Задача A: Перепишите дословно часть отрывка о Квислинге, которая открывается словами «В 1930 году» и завершается словами «50 тысяч голосов.».
Задача B: Допишите отрывок о Квислинге и партии «Национальное согласие», продолжив его сразу после последнего предложения.

В 1930 году Квислинг выпустил книгу «Россия и мы», в которой заявил о себе как лютый антисоветчик. 17 мая 1933 года, в день Конституции Норвегии, при помощи своих немецких товарищей Квислинг основал партию «Национальное согласие» (норв. Nasjonal Samling), получив членский билет партии под № 1. Сам Квислинг занимал в партии должность вождя (норв. F?rer — фёрер). Политический успех партии был относительным: на выборах 1933 года, через три месяца после основания партии, она набрала около 28 тысяч голосов. На следующих выборах 1936 года фашистская партия, которая пропагандировала прогерманскую и антисемитскую политику, набрала около 50 тысяч голосов.

Предоставленные сведения:

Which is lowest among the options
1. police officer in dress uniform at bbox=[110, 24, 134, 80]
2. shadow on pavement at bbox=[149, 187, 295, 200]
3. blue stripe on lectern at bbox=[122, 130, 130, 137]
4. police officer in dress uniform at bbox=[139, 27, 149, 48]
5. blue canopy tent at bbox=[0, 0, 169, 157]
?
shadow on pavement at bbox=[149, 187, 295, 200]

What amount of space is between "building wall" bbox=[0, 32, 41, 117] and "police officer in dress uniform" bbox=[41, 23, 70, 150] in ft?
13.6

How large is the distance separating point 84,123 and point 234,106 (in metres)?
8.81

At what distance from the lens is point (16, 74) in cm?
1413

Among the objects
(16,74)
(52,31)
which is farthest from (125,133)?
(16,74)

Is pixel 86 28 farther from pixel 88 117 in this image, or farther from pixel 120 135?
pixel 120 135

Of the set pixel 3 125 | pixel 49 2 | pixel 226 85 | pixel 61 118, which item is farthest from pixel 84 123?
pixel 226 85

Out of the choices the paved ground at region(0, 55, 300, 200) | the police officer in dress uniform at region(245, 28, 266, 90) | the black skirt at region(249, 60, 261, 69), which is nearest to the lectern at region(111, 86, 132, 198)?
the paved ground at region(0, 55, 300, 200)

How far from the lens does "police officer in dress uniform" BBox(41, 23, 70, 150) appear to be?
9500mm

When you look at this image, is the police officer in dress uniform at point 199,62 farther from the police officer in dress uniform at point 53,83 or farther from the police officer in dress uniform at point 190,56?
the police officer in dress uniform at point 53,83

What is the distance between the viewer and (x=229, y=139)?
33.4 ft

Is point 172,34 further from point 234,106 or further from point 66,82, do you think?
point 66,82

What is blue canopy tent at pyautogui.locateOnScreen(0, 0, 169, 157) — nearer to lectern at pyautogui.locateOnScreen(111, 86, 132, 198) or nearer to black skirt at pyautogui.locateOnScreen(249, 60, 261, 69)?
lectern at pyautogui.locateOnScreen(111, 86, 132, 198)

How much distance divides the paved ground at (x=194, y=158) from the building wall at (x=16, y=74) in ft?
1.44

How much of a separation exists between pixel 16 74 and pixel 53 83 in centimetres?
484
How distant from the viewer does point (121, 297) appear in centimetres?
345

Ответ A:
В 1930 году Квислинг выпустил книгу «Россия и мы», в которой заявил о себе как лютый антисоветчик. 17 мая 1933 года, в день Конституции Норвегии, при помощи своих немецких товарищей Квислинг основал партию «Национальное согласие» (норв. Nasjonal Samling), получив членский билет партии под № 1. Сам Квислинг занимал в партии должность вождя (норв. F?rer — фёрер). Политический успех партии был относительным: на выборах 1933 года, через три месяца после основания партии, она набрала около 28 тысяч голосов. На следующих выборах 1936 года фашистская партия, которая пропагандировала прогерманскую и антисемитскую политику, набрала около 50 тысяч голосов.

Ответ B:
Квислинг был дважды женат и оба раза на русских женщинах, что характеризовало его как последовательного и верного единожды избранным принципам политика и человека. Правду сказать, во время пребывания в России он обзавелся не одной, а двумя женами, став двоеженцем. Жен он привозил из поездок в Россию. Первую — 17-летнюю Александру Воронину — из первой поездки, а Марию Пасечникову — из второй. Дело кончилось тем, что Александру сплавили во Францию.
Мария Пасечникова дожила до глубокой старости, оставаясь верной идеям своего мужа и германского фюрера, портреты которых висели у нее на стенке вплоть до самой ее кончины, последовавшей в 1980 году; она тоже не могла поступаться своими принципами и оставила свои мемуары.
После возвращения из СССР Квислинг едва не закрутил роман с «коммунизмом», сблизившись зимой 1925 года (на непродолжительное время) с руководством Норвежской рабочей (НРП), входившей, кстати, до 1923 года в Коминтерн, и Коммунистической партий, предложив им создать свои вооруженные отряды. Неясно было, впрочем, в какой мере данное предложение было выражением его политических убеждений, тем более что впоследствии Квислинг упорно отрицал, что был сторонником в той или иной форме марксистской революции в Норвегии.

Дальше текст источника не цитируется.